Although he wasn’t trained as a service dog, Julie knew he had the perfect attributes. Extremely docile and well-trained, Mocha is a non-allergenic cockapoo (part cocker spaniel and part poodle) that doesn’t shed.   

Julie had him officially certified as a service dog and they’ve been inseparable ever since. 

Service dogs can be trained to do a wide range of tasks to assist their owners. Many people are already familiar with dogs who support people who are visually impaired, but dogs can also be trained to support people with hearing impairments, to recognize seizures before they happen, or to assist people with post-traumatic stress disorder (PTSD), like Julie. 

“Mocha recognizes that I'm not well and so I will just sit down with him,” describes Julie. “He stays with me, and I pet him, and he reassures me. I know it won't be forever and if I can pet him, calm myself down and use the tools and techniques that I've learned, then we can continue on with our groceries.”

“Mocha has been a complete game changer for me,” says Julie. “I have a lot of anxiety and difficulty with triggers and going out to public places. He’s allowed me to join the world in a way I haven't been able to do before.” 

When Mocha is by her side, Julie is better equipped to do tasks that were out of reach before, like grocery shopping, which sometimes triggered an anxiety attack. Before Mocha, Julie might have frozen or bolted, or avoided going to the store altogether. Now, if she has an anxiety attack, he helps her through it.  

“Mocha recognizes that I'm not well and so I will just sit down with him,” describes Julie. “He stays with me, and I pet him, and he reassures me. I know it won't be forever and if I can pet him, calm myself down and use the tools and techniques that I've learned, then we can continue on with our groceries.”

“It's really changed the way that I am able to live my day-to-day life.”
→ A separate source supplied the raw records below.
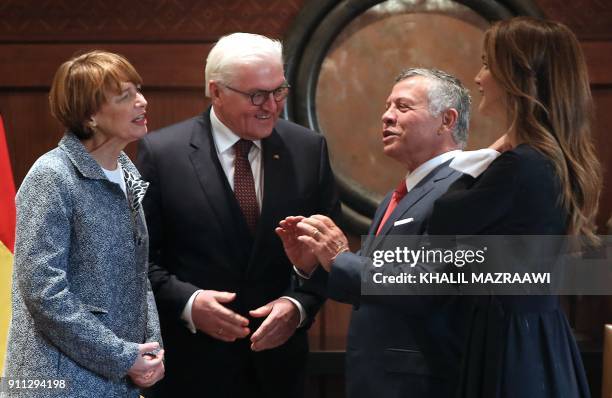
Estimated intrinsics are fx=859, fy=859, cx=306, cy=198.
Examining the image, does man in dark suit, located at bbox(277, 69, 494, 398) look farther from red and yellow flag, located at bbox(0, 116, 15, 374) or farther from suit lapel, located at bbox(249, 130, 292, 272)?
red and yellow flag, located at bbox(0, 116, 15, 374)

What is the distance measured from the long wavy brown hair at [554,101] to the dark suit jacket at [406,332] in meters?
0.45

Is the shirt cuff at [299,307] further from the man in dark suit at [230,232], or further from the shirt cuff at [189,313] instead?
the shirt cuff at [189,313]

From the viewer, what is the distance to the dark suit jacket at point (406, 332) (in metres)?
2.27

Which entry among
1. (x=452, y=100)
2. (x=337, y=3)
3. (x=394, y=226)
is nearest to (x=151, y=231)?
(x=394, y=226)

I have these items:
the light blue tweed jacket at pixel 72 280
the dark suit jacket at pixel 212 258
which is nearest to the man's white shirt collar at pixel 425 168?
the dark suit jacket at pixel 212 258

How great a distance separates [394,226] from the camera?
2365 millimetres

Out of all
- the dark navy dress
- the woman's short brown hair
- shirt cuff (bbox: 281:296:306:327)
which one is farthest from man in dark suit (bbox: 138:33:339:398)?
the dark navy dress

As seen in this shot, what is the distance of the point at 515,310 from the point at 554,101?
48 centimetres

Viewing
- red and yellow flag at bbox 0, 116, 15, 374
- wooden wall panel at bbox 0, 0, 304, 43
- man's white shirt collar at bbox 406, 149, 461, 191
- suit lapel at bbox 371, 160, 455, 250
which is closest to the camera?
suit lapel at bbox 371, 160, 455, 250

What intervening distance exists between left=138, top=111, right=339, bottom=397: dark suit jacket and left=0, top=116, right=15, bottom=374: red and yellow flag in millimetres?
617

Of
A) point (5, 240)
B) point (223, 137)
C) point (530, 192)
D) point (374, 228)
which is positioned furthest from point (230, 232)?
point (530, 192)

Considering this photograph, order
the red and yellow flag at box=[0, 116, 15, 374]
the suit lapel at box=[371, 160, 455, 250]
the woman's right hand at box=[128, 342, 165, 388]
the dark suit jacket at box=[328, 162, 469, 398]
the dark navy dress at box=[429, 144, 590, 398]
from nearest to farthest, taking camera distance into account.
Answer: the dark navy dress at box=[429, 144, 590, 398], the woman's right hand at box=[128, 342, 165, 388], the dark suit jacket at box=[328, 162, 469, 398], the suit lapel at box=[371, 160, 455, 250], the red and yellow flag at box=[0, 116, 15, 374]

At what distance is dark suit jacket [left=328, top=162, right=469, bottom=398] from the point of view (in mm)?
2266

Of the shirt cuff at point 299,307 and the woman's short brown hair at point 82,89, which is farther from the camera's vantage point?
the shirt cuff at point 299,307
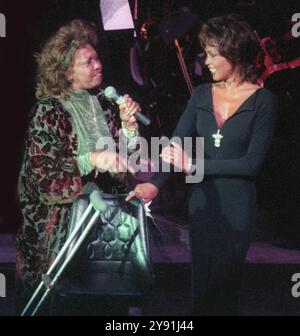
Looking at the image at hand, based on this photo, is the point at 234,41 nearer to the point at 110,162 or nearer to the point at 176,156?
the point at 176,156

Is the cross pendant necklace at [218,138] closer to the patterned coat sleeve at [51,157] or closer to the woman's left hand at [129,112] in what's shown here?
the woman's left hand at [129,112]

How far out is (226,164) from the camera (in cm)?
237

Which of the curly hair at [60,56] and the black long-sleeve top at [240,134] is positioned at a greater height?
the curly hair at [60,56]

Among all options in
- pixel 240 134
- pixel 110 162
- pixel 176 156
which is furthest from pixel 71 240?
pixel 240 134

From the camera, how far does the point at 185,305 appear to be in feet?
14.9

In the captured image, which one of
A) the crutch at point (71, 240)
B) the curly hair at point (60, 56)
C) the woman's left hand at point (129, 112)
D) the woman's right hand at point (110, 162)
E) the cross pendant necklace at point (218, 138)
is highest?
the curly hair at point (60, 56)

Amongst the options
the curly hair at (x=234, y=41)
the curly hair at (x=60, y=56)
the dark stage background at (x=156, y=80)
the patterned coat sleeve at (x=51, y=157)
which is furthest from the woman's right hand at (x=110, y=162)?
the dark stage background at (x=156, y=80)

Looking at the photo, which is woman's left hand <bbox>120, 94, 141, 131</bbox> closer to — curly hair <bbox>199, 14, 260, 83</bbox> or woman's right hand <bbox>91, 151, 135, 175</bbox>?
woman's right hand <bbox>91, 151, 135, 175</bbox>

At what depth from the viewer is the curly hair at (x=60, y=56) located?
264cm

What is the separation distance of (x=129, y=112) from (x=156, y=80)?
13.1 ft

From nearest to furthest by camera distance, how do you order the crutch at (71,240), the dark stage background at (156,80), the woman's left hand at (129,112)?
the crutch at (71,240) < the woman's left hand at (129,112) < the dark stage background at (156,80)

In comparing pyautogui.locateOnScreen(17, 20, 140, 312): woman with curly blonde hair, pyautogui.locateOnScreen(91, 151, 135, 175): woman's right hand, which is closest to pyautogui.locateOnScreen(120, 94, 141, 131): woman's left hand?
pyautogui.locateOnScreen(17, 20, 140, 312): woman with curly blonde hair

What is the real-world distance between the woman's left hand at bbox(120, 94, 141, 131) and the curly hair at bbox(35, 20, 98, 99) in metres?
0.25

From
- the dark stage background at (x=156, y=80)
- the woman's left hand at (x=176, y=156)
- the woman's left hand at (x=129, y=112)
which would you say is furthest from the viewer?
the dark stage background at (x=156, y=80)
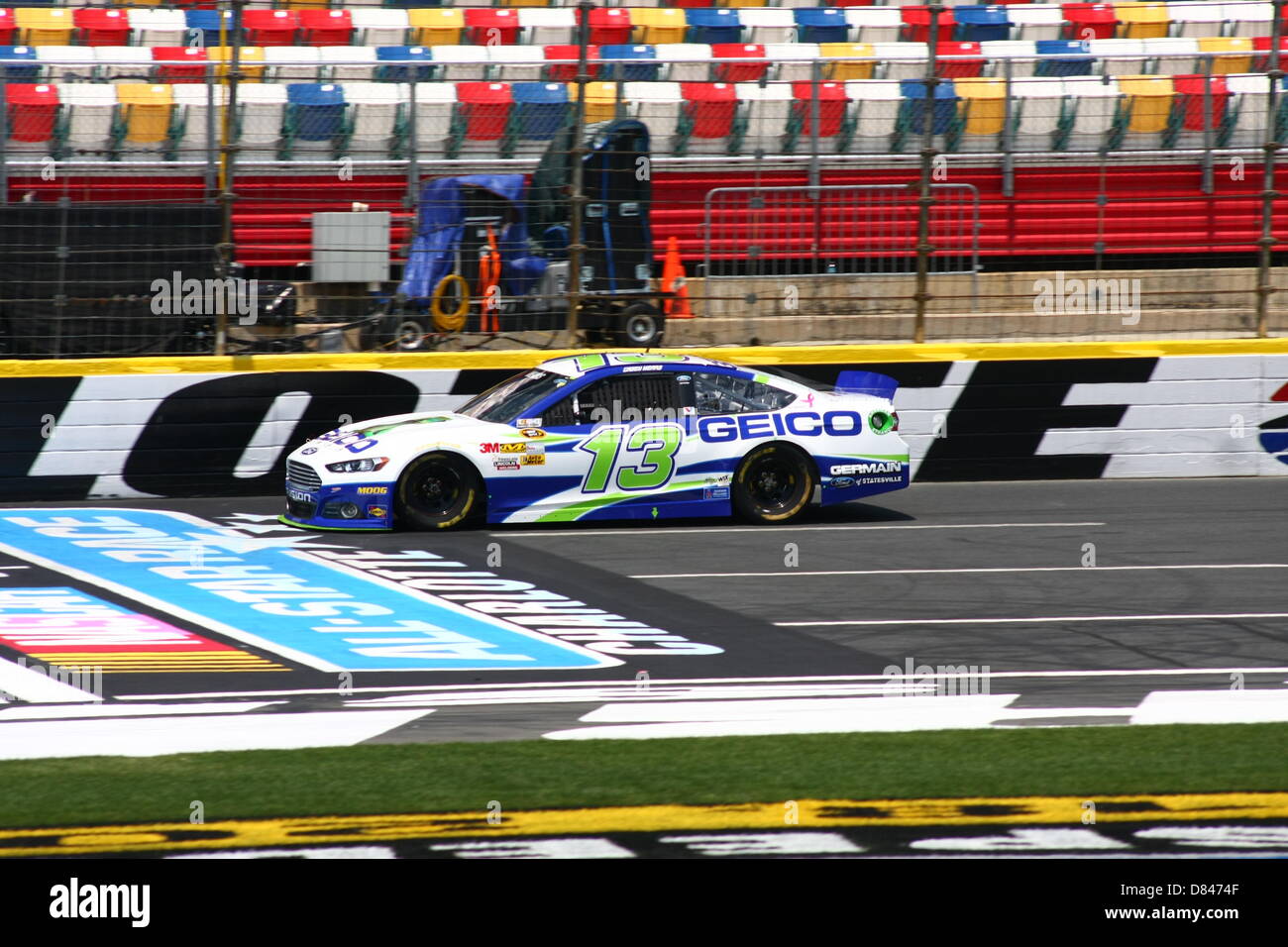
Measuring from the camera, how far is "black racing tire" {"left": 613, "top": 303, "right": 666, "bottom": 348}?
602 inches

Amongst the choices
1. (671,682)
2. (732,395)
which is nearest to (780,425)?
(732,395)

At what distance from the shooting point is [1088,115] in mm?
17109

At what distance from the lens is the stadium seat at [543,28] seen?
24.2 m

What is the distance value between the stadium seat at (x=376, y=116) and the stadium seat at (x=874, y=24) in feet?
36.1

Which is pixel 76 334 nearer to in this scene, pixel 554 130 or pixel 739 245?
pixel 554 130

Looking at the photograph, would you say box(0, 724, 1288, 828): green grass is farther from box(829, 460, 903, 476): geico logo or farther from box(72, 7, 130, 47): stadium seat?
box(72, 7, 130, 47): stadium seat

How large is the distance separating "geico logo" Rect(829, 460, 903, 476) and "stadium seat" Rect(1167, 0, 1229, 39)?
1445 centimetres

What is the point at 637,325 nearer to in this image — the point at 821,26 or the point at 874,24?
the point at 821,26

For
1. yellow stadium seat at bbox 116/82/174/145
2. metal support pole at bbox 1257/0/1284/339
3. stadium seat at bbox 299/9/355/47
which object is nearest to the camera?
metal support pole at bbox 1257/0/1284/339

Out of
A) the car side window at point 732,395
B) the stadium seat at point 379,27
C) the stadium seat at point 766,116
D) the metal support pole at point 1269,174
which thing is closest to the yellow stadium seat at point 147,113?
the stadium seat at point 766,116

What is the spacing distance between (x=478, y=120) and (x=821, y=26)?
34.5 ft

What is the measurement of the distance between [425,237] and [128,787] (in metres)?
8.90

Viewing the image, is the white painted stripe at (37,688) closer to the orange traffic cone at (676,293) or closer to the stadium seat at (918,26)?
the orange traffic cone at (676,293)

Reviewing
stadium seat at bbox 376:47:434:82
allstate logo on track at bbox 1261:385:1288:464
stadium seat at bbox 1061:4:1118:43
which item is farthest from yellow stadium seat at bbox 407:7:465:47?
allstate logo on track at bbox 1261:385:1288:464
PTSD is a disorder that develops in some people who experience a shocking, scary, or dangerous event. Although symptoms may begin directly following a traumatic experience, sometimes they appear years later. Symptoms of PTSD include: “re-experiencing” the event in the form of nightmares, flashbacks, or intrusive thoughts; avoiding thoughts, feelings, or situations that serve as reminders of the event; feeling numb or cut off from others; being easily startled; and being overly vigilant.

 

Julie can count on Mocha’s warm and fuzzy presence to tether her to the present, even at night when recurring nightmares interrupt her sleep.

“When I wake up in the night he's right there beside me and he cuddles right in, it is such a comfort,” says Julie. “He just helps me through it. It's amazing that he's brought back a quality of life for me.” 

Ashleigh McGuinty, a recreation therapist who was on Julie’s care team, says staff and clients were delighted to have the opportunity to interact with Mocha during Julie’s stay.  

“People love pet therapy,” says McGuinty. “It helps peoples' mental health and anxiety, depression, and other things too.”

Julie says even people who are a bit nervous around dogs are excited to meet Mocha. His warm and gentle nature make him a perfect canine ambassador. 

“Support dogs impact people in such a positive way when you're not well, and I think it's such a wonderful thing to be able to bring him in here,” says Julie. “I think if hospitals can continue with that momentum, it will bring so much good to the patients who need it.”